Le professeur Denis Bungu, enseignant à la Faculté d’Agronomie de l’Université de Kinshasa (UNIKIN), a été violemment agressé dimanche dernier au rond-point Ngaba, alors qu’il tentait d’embarquer dans un bus en partance pour Kikwit.
D’après plusieurs sources, l’enseignant a subi de graves violences physiques, occasionnant des fractures aux deux bras et d’importants traumatismes crâniens. Évacué en urgence vers une structure hospitalière de la capitale, il a subi une intervention chirurgicale. Son état de santé reste préoccupant, bien que stabilisé.
Cette agression intervient dans un contexte particulièrement sensible, marqué par l’assassinat du professeur Abatha en janvier dernier, un drame qui avait profondément choqué la communauté universitaire et relancé le débat sur la sécurité des enseignants.
Face à ce qu’elle qualifie de « recrudescence inquiétante des violences visant les professeurs », l’Association des Professeurs de l’Université de Kinshasa (APUKIN), par la voix de son président, le professeur David Lubo, appelle les autorités à des mesures urgentes et exceptionnelles. Parmi les propositions avancées figure la possibilité d’autoriser les enseignants à se doter de moyens individuels d’autodéfense.
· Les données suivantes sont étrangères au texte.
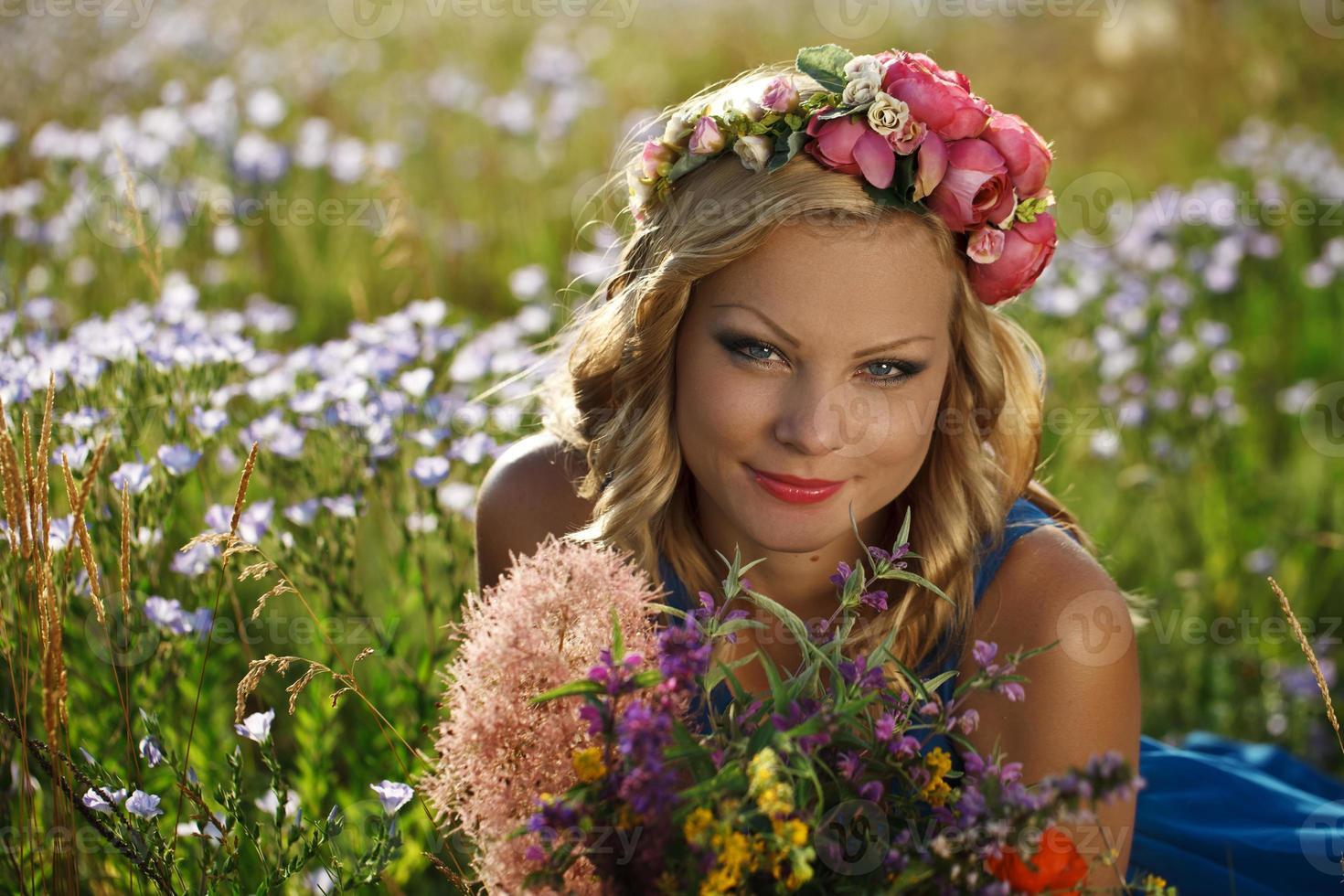 hermosa joven con flores foto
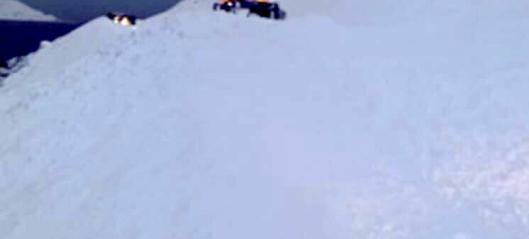 Brøytebil havnet i snøskred
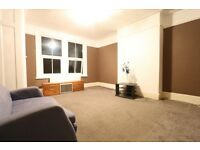 2 bedroom flat in Etchingham Park Road, Finchley, N3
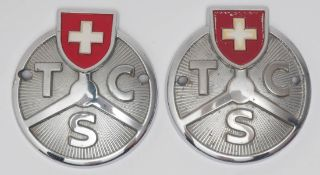 Zwei Oldtimer-Plaketten, TCS (Schweiz) Verchromt und farbig lackiert. Durchm. je 7,5cm.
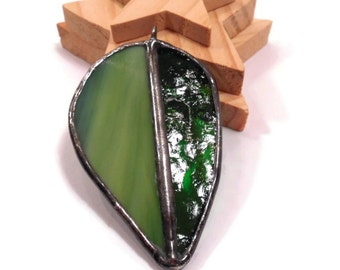 Stained Glass Pendant Jewelry Green Leaf Pendant Glass Leaf Jewelry  Handmade Jewelry Glass and Metal Jewelry Green Glass Necklace Jewelry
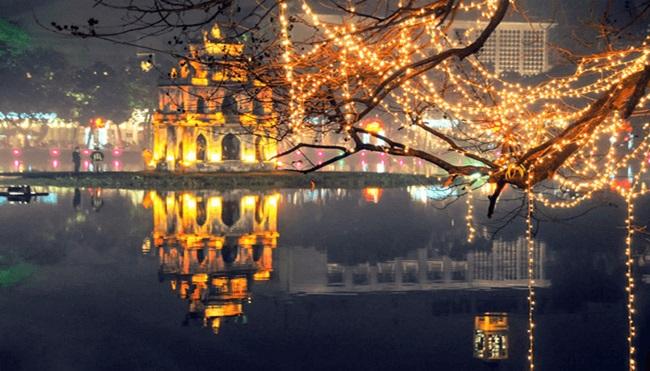 Khám phá những địa điểm chơi Noel lý tưởng ở Hà Nội, TP.HCM - Ảnh 2
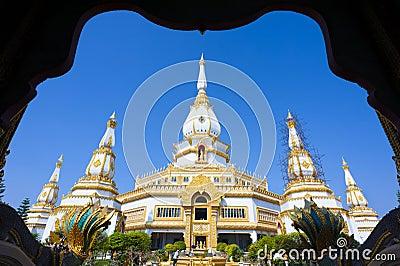Wat Phra Maha Chedi Chai Mongkol Editorial Photography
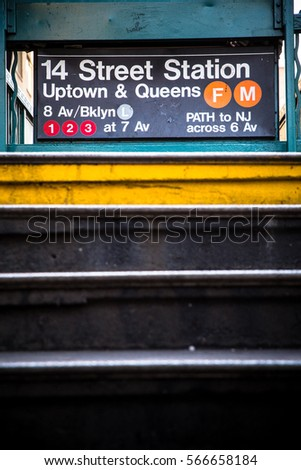 New York City subway entrance at 14th Street Stock fotó ©
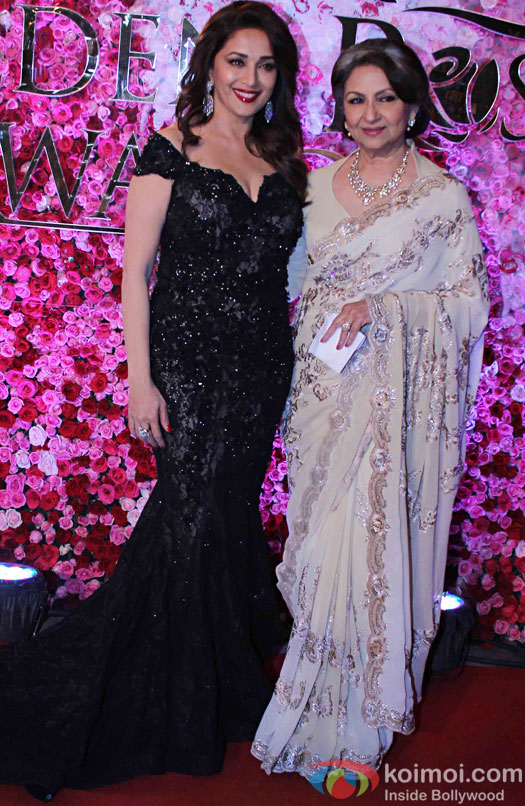 Madhuri Dixit and Sharmila Tagore during the Lux Golden Rose Awards 2016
L’APUKIN dénonce également la dégradation continue des conditions socio-professionnelles des professeurs. Le président de l’association rappelle notamment l’échec du projet de dotation en véhicules lancé en 2022, censé améliorer la mobilité et la sécurité du corps académique. Faute de mise en œuvre, de nombreux enseignants sont contraints de recourir aux transports en commun ou aux motos-taxis, les exposant davantage à l’insécurité.
Au-delà de l’émotion et de l’indignation, ce nouvel incident remet au centre du débat la responsabilité des pouvoirs publics dans la protection des acteurs du savoir et la nécessité d’une politique sécuritaire adaptée aux réalités urbaines de Kinshasa.
La communauté universitaire attend désormais des réponses concrètes et rapides, afin de mettre fin à une spirale de violences qui menace directement l’exercice de la mission académique en République démocratique du Congo.